We have made a mutant collection based on the genetic background of h 90 mei1-102 leu1 tsh1, aiming a class of mutants defective in the diploid formation after conjugation (Tange and Niwa, 1995). Individual strains were examined for the nuclear morphology in zygotes by 4,6-diamidino-2-phenylindole (DAPI) staining.
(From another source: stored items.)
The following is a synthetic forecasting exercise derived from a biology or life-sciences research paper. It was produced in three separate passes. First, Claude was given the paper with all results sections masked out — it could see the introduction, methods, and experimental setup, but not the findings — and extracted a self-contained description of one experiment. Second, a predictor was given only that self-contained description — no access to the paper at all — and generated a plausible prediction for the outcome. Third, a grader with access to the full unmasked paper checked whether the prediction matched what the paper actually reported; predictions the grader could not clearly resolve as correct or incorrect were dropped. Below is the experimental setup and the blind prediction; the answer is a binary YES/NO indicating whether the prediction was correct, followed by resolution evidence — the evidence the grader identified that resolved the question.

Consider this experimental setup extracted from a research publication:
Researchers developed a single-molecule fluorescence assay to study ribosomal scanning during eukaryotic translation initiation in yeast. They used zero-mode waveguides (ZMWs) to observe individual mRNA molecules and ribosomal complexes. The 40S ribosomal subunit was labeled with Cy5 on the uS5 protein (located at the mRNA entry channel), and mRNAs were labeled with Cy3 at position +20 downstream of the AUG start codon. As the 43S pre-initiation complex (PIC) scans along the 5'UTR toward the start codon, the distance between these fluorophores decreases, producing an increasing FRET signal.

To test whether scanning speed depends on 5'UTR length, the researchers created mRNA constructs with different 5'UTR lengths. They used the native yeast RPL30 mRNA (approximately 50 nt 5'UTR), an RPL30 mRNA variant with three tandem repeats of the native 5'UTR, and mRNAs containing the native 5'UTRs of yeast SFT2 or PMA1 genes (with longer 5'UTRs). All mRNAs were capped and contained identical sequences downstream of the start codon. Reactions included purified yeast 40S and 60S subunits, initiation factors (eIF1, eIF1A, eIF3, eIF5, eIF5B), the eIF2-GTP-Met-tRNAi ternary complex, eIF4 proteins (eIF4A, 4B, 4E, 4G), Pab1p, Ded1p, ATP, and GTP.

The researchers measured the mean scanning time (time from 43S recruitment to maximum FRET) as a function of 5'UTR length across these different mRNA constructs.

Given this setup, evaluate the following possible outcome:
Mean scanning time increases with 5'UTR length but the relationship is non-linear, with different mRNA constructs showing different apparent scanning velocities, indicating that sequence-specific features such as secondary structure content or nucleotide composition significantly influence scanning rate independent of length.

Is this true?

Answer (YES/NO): NO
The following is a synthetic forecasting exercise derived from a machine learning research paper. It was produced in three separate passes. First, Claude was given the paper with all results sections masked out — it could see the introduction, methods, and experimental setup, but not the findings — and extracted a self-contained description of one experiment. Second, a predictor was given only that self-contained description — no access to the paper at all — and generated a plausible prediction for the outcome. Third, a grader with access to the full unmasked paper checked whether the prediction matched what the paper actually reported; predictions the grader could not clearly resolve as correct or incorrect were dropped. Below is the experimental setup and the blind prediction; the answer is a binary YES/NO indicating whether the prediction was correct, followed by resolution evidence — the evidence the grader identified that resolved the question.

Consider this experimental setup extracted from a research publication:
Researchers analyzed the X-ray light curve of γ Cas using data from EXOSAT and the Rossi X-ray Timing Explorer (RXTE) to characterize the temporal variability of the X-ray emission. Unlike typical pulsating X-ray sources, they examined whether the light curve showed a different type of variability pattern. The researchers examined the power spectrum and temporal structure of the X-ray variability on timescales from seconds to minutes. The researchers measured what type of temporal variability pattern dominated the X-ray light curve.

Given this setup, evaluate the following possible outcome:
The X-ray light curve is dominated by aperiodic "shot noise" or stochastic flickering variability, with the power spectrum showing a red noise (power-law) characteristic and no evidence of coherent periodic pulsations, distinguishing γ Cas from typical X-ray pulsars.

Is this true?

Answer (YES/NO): YES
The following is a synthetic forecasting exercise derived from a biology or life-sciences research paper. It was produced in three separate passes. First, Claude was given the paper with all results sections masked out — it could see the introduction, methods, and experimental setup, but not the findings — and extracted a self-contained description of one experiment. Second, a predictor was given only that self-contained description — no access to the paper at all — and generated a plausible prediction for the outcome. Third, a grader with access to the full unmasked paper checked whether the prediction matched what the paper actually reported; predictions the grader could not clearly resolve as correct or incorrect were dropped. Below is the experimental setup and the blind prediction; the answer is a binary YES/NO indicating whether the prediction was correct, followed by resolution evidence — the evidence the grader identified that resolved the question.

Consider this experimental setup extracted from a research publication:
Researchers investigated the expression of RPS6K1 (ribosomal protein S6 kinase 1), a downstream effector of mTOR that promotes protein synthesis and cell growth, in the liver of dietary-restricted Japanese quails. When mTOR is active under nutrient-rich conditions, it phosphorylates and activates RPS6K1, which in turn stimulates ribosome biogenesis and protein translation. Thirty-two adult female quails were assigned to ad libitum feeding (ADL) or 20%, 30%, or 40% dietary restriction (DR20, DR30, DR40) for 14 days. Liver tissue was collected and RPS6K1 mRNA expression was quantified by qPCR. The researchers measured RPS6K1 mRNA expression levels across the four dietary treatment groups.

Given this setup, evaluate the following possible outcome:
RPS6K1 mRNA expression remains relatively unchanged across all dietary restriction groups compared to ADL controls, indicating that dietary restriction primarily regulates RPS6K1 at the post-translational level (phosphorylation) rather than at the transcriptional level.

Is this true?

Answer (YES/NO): NO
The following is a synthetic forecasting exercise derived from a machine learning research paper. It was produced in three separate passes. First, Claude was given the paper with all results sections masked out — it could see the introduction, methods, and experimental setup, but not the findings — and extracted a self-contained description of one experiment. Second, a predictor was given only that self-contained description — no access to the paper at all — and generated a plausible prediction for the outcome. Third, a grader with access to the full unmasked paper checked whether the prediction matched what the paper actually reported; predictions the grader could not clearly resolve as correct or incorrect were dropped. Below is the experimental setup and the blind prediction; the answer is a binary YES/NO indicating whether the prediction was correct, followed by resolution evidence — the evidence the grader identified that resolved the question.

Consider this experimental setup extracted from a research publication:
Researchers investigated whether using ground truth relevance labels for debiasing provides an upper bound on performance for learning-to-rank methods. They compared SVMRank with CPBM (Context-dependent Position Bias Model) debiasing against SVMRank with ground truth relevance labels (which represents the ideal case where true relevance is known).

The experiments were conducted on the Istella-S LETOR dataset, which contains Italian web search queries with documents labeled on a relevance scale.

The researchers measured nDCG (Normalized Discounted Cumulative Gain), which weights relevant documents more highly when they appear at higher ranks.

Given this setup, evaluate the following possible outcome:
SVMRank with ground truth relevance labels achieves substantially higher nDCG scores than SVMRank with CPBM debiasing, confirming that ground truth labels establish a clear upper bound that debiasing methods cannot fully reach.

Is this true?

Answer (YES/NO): NO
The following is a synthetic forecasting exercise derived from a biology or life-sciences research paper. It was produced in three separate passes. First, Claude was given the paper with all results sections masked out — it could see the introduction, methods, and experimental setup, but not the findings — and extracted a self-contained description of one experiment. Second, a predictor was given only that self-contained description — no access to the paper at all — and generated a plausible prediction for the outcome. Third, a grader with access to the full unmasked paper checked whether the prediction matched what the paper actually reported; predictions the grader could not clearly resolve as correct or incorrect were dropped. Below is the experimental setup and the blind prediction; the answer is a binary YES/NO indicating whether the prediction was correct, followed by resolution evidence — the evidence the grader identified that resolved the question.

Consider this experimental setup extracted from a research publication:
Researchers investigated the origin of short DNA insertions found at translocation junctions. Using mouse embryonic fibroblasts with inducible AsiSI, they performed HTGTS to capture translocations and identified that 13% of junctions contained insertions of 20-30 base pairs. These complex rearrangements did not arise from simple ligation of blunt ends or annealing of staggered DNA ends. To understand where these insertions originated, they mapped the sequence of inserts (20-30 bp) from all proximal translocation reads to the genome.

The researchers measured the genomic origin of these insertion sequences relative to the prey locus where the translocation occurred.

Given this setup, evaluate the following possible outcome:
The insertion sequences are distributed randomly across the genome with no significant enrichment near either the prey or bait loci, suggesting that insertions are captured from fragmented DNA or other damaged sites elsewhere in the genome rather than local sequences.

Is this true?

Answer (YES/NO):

Strain DF4-3 found in this screening was subjected to detailed analyses in this study.

Determination of Ploidy

Homothallic yeast strains were incubated on a MEA medium at 30°C overnight to induce zygote formation. Individual zygotes were transferred onto fresh YEA medium using a micromanipulator and incubated at 30°C for several days. Colonies produced from the separated zygotes were examined for their ploidy by the flow cytometric analysis as described in Tange and Niwa (1995).

Plasmids

The multicopy plasmid pKD10 (Shimanuki et al., 1997) was used for subcloning and complementation test. Fragments inserted into the vector are shown in Fig. 6 A. For the overexpression experiments, pREP1, pREP42 (gifts from Dr. K. Maundrell, Glaxo Institute for Molecular Biology, Geneva, Switzerland), and pAS248 (Toda et al., 1991) were used. pREP1 and pREP42 carry the nmt1-promoter (Maundrell, 1993), which is inducible by thiamine depletion. A DNA fragment covering the tht1 +-ORF was produced by PCR and inserted at the NdeI–BamHI site of pREP1 and pREP42 to make pNT45 and pNT97, respectively. pAS248 carries a constitutively active adh promoter. The BamHI–PstI fragment from pNT37 was blunt ended and inserted into the SmaI site in pAS248 to generate pNT79. The HA-tag sequence (AYPYDVPDYAGYPYDVPDYAMGY PYDVPDYA, repeated HA-epitopes are underlined) was amplified from a plasmid pHA41 (a gift from I. Hagan, University of Manchester, Manchester, UK) and inserted at the BsmI, HpaI, StuI, and NcoI sites in pNT28 to make pNT72, pNT73, pNT74, and pNT75, respectively. pNT72, pNT73, and pNT74 could not complement the tht1-1 mutation, whereas pNT75 could. A control plasmid, pNT77, containing the HA-tag sequence was constructed by replacing the NspV fragment of pNT28 with the HA-tag sequence. In this construct the HA-tag is fused to the NH2-terminal 38 amino acids of tht1 +. The plasmid pEB9 carries the BiP gene tagged with the myc epitope (Pidoux and Armstrong, 1992). The plasmid D817, which was employed for staining the nuclear envelope in this study, had been isolated from a GFP-fusion genomic library based on a multicopy vector with the LUE2 selection marker. Sequence determination of the D817 clone showed that the 276 amino terminal residues of the 678–amino acid cytochrome P-450 reductase (Miles, 1992) were fused with GFP in this plasmid (Ding, D.-Q., and Y. Hiraoka, manuscript in preparation). GFP-tagged Kms1p was used to stain the SPB, which was expressed from pGK77, a pREP1-based plasmid. The fusion protein produced under the repressive condition was shown to localize to the SPB. Details about the localization of Kms1p will be published elsewhere.

Figure 6.

Figure 6

(A) Simplified restriction map around the tht1 + gene and the complementation activity of subclones. Shaded rectangles represent tht1 +-ORF interrupted with two introns. Each subclones contain indicated genomic segment. pNT35 and pNT39 carry tht1-1 mutant sequence as indicated by the crosses. Complementation test was carried out as in Fig. 10. (B) Genomic nucleotide sequence of the DNA segment shown in the thick line in A (this sequence has been deposited in the DDBJ database with the accession number D87337). Predicted amino acid sequence of Tht1p and two introns (underlined) are shown. (C) A hydropathy plot of Tht1 according to the Kite and Doolittle method (plotted as the average of 20 amino acids). The numbered rectangles indicate the position of postulated transmembrane segments.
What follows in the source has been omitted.